→ **Data listing**

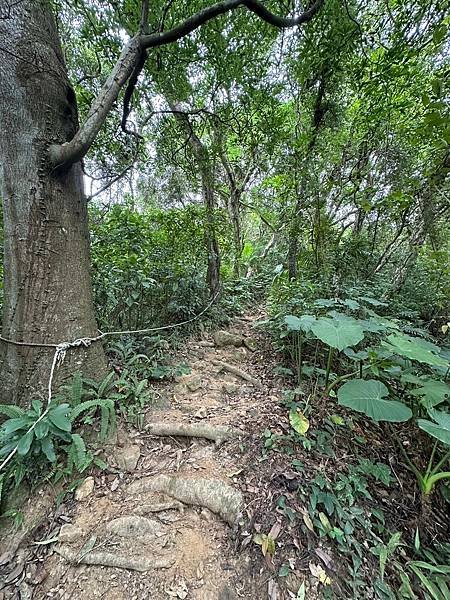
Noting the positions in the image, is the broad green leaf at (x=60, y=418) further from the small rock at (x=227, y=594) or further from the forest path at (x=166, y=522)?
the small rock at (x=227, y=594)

--

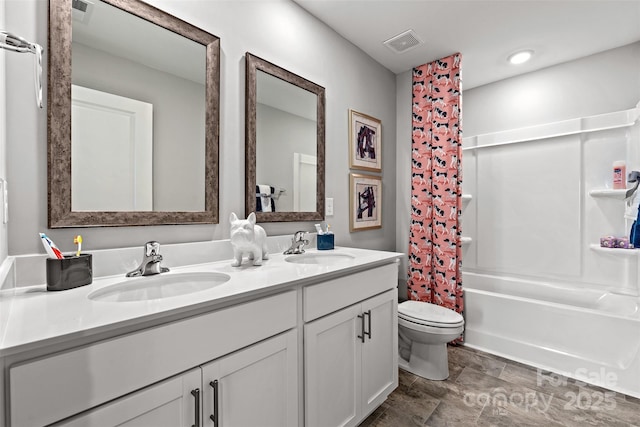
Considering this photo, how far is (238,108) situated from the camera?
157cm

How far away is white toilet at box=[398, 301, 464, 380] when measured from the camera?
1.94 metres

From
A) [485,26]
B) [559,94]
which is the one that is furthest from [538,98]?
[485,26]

...

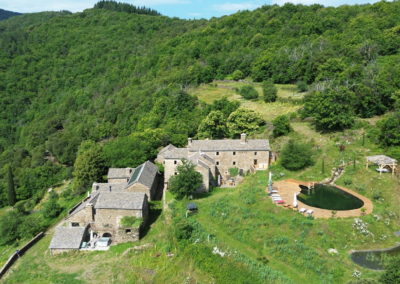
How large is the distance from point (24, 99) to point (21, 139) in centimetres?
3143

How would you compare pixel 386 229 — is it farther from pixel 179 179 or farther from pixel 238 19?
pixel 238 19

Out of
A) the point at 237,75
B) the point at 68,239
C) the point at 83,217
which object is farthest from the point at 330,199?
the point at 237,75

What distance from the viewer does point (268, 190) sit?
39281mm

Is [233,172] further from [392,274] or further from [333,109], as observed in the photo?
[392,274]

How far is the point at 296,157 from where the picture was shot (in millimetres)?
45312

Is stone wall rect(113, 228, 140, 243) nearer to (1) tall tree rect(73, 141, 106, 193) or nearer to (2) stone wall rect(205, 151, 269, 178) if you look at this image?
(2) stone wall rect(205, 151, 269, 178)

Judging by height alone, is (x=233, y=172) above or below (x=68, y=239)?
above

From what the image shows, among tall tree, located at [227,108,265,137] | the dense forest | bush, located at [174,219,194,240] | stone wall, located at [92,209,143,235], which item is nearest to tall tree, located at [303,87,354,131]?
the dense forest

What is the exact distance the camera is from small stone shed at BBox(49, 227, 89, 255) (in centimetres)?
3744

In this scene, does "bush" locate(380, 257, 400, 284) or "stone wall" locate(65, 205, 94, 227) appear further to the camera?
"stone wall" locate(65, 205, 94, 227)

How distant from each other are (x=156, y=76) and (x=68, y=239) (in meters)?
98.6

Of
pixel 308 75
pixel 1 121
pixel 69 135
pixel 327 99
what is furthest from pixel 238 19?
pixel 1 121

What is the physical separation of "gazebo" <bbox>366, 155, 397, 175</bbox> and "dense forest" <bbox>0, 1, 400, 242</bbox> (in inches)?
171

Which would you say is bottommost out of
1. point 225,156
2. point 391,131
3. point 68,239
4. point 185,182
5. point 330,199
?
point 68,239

→ **Aim**
Locate every line above that contains the word "distance" and copy each of those lines.

→ **The response**
How large is the distance from point (24, 99) to point (21, 139) in centimetres?
What distance from the viewer does point (268, 190) sit?
What is the exact distance the camera is from small stone shed at BBox(49, 227, 89, 255) (in centimetres)?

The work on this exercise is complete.